Chemical Weed Control

There are a number of pre and post-emergent herbicides labeled for use in cut flowers. With the large number of cut flowers that most growers plant, selecting a single pre-emergent material may be impossible, but with careful selection of chemicals, you may be able to get by with just a few.

Wick, brush and roller type applicators allow the use of non-selective herbicides such as glyphosate (Roundup, plus many other names) in planted areas with minimal damage to desirables. Versions of these "wick' applicators can be found at many farm equipment suppliers and many can be readily built on the farm. Wick applicators can use systemic or contact materials. Use herbicides such as glyphosate and Finale to control emergent perennial broadleaf and grass weeds. Contact / burn down materials like Scythe, Axxe, Reward, and 20% Acetic Acid (commercial processing grade vinegar) are excellent for cleaning up young weeds or "burning back" tougher weeds. Established perennials, woody plants and strong annuals are likely to come back when using just contact materials. However, regular 'burning back' of these weeds tops can eventually reduce weed populations.

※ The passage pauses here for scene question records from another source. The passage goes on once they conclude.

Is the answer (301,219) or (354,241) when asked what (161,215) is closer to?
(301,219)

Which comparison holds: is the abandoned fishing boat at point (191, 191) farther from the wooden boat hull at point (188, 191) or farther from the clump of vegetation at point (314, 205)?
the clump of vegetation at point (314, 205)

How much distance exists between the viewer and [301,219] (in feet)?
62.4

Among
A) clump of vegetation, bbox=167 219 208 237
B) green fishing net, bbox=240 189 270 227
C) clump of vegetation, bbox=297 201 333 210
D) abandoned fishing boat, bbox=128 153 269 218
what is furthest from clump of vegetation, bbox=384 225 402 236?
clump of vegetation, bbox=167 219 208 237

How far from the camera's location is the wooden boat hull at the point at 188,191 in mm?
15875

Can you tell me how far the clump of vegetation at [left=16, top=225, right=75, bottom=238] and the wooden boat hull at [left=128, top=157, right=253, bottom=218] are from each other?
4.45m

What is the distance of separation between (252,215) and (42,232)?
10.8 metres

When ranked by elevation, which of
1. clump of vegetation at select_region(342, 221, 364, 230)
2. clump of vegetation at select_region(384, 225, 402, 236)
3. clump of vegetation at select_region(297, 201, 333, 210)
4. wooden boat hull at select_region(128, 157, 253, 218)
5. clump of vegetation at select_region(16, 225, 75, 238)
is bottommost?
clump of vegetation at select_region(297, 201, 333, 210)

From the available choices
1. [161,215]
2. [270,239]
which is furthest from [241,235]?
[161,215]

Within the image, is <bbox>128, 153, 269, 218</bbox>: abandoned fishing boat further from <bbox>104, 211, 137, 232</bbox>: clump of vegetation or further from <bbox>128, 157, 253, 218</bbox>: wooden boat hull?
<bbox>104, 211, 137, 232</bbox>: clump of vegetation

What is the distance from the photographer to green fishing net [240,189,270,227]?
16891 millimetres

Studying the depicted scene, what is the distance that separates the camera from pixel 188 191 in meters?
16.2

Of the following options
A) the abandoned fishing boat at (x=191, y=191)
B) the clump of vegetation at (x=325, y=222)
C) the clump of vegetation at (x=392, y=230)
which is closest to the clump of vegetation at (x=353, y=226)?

Some specific herbicide suggestions for really tough weeds: Every farm seems to have its' own specific combination of weeds that the owner / operator believes to be worse than those found in any other piece of ground anywhere. However, some weeds fit into a category of those that are just simply hard to kill.

A commonly used material like glyphosate has a very high number of dilution options based on the weed to be killed. Roundup Original (41% glyphosate) can be used at dilutions from. 5% to 50% based on the problem at hand. Young, tender seedlings are controlled at very light concentrations while freshly cut woody stumps require 50% dilutions to prevent regrowth. Often, really tough weeds like poison ivy, Rosa multiflora, and thistle(s) require multiple applications in a single season for full control.

Chemical formulations

Many of the pre-emergent herbicides available for use in cut flowers are formulated as granules since they were primarily designed for use in landscape and nursery situations. This allows the applicator to more easily apply granules under plants as compared with liquid sprays. With pre-emergent materials, it is always necessary to water the chemical into the soil for the material to work. Typically about an inch of water is sufficient for this purpose.

Barriers such as colored plastic mulch are probably the most common method of cut flower weed control today. Most growers still use the standard black plastic film, but biodegradable mulches have recently become good alternatives. Plastic mulch's are a petroleum-based product and can be a disposal problem. The combination of plastic or biodegradable mulch in the planting row and straw in between will make for an easier harvest when things get muddy as well as reduce erosion from the row middles during heavy rains.

Flame Weeding is only useful in cut flowers in fallowed areas. Growers seeking a non-chemical method of maintaining a clean fallow field may find flame weeding practical. Singeing seedlings with a quick burn will usually finish them off. If you do experiment with flame weeding, be sure to go after plants as young as possible, don't try to burn the plant to the ground as a simple wash over the tender plant with flame is sufficient to damage tender plant cells and be especially careful of setting fires in dry weather.

Developing a strategy for weed control in cut flowers is extremely important as the two best methods to reduce stem length and overall quality are to under-water or allow too much competition from weeds.

Special note

The comments herein on the use of chemicals are intended to assist growers in decision making and specific herbicide selection. Applicators are responsible for each materials label requirements, pesticide record keeping and pesticide safety practices. Pesticide labels provide substantial quantities of important information including rate, application methods and suggestions, tank mixing instructions, weed sensitivity and specific crop tolerances. Read any pesticide label thoroughly before use.

Prepared by Steve Bogash, former extension educator.